Figure 6

PKCδ is involved in facilitating T315 and ILK knockdown-mediated MUC1 phosphorylation and degradation. (a) Effects of shRNA-mediated selective depletion of PKC isoforms α, β, γ, δ and ɛ (two different shRNAs each) on T315-mediated MUC1-C downregulation. Selective PKC isoform-depleted cells were treated with T315 at the indicated concentrations for 24 h. (b) Co-IP analysis of the effect of shRNA-mediated ILK knockdown (left) and T315 (2 μM) treatment for 24 h (right) on MUC1-C phosphorylation and binding with PKCδ in AsPC-1 cells. PKCα was used as a negative control. Equal amounts of cell protein lysates were immunoprecipitated with MUC1-C antibody and protein A/G agarose beads followed by immunoblotting with p-Ser/Thr, PKCα, PKCδ and MUC1-C antibodies. (c) ILK negatively regulates PKCδ activation.
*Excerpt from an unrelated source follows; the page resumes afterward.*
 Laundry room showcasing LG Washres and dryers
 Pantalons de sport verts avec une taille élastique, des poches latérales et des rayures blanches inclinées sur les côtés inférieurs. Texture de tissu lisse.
Effects of shRNA-mediated knockdown (left) and ectopic expression of ILK (right) on PKCδ and/or PKCα phosphorylation. AsPC-1 cells were transiently transfected with Flag-WT-ILK for 48 h (right). Quantification was done by using ImageJ. Double bands shown in ILK and Flag were quantified separately and summed up together to get fold change compared to the control group. Data shown are representative of at least three independent experiments.